- Opening Delimiter -

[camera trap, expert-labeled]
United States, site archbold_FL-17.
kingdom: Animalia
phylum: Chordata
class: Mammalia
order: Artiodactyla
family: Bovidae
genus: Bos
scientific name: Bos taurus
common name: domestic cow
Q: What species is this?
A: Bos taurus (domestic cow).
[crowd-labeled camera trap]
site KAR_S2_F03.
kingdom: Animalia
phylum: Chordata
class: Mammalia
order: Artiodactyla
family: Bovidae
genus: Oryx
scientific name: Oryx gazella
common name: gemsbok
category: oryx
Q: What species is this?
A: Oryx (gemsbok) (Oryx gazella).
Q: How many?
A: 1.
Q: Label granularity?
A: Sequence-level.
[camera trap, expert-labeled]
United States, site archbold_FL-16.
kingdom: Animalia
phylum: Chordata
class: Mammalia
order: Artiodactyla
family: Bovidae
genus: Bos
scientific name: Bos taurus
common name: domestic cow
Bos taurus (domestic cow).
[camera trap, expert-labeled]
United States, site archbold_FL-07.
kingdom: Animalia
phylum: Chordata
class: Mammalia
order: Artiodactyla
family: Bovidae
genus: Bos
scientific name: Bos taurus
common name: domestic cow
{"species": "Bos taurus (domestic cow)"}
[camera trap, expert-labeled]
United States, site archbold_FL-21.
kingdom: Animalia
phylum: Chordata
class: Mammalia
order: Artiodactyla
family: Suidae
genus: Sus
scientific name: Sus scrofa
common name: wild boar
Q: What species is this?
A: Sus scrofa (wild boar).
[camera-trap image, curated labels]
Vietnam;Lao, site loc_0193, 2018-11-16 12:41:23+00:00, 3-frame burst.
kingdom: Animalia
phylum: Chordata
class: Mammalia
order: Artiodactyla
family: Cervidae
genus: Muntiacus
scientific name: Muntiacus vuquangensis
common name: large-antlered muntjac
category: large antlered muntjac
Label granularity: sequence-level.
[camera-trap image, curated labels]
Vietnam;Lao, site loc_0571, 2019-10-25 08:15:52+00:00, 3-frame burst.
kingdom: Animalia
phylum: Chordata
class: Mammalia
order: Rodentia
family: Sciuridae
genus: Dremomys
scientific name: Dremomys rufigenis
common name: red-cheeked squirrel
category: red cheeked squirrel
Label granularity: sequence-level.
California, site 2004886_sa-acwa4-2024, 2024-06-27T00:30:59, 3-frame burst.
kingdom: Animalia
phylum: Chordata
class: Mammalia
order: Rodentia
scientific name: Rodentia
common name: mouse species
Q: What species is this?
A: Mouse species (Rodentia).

- Closing Delimiter -

Take the lines from the first line of the listing to the line containing "category: red cheeked squirrel". Please print them exactly, ends included, with nothing else.

## Expected output
[camera trap, expert-labeled]
United States, site archbold_FL-17.
kingdom: Animalia
phylum: Chordata
class: Mammalia
order: Artiodactyla
family: Bovidae
genus: Bos
scientific name: Bos taurus
common name: domestic cow
Q: What species is this?
A: Bos taurus (domestic cow).
[crowd-labeled camera trap]
site KAR_S2_F03.
kingdom: Animalia
phylum: Chordata
class: Mammalia
order: Artiodactyla
family: Bovidae
genus: Oryx
scientific name: Oryx gazella
common name: gemsbok
category: oryx
Q: What species is this?
A: Oryx (gemsbok) (Oryx gazella).
Q: How many?
A: 1.
Q: Label granularity?
A: Sequence-level.
[camera trap, expert-labeled]
United States, site archbold_FL-16.
kingdom: Animalia
phylum: Chordata
class: Mammalia
order: Artiodactyla
family: Bovidae
genus: Bos
scientific name: Bos taurus
common name: domestic cow
Bos taurus (domestic cow).
[camera trap, expert-labeled]
United States, site archbold_FL-07.
kingdom: Animalia
phylum: Chordata
class: Mammalia
order: Artiodactyla
family: Bovidae
genus: Bos
scientific name: Bos taurus
common name: domestic cow
{"species": "Bos taurus (domestic cow)"}
[camera trap, expert-labeled]
United States, site archbold_FL-21.
kingdom: Animalia
phylum: Chordata
class: Mammalia
order: Artiodactyla
family: Suidae
genus: Sus
scientific name: Sus scrofa
common name: wild boar
Q: What species is this?
A: Sus scrofa (wild boar).
[camera-trap image, curated labels]
Vietnam;Lao, site loc_0193, 2018-11-16 12:41:23+00:00, 3-frame burst.
kingdom: Animalia
phylum: Chordata
class: Mammalia
order: Artiodactyla
family: Cervidae
genus: Muntiacus
scientific name: Muntiacus vuquangensis
common name: large-antlered muntjac
category: large antlered muntjac
Label granularity: sequence-level.
[camera-trap image, curated labels]
Vietnam;Lao, site loc_0571, 2019-10-25 08:15:52+00:00, 3-frame burst.
kingdom: Animalia
phylum: Chordata
class: Mammalia
order: Rodentia
family: Sciuridae
genus: Dremomys
scientific name: Dremomys rufigenis
common name: red-cheeked squirrel
category: red cheeked squirrel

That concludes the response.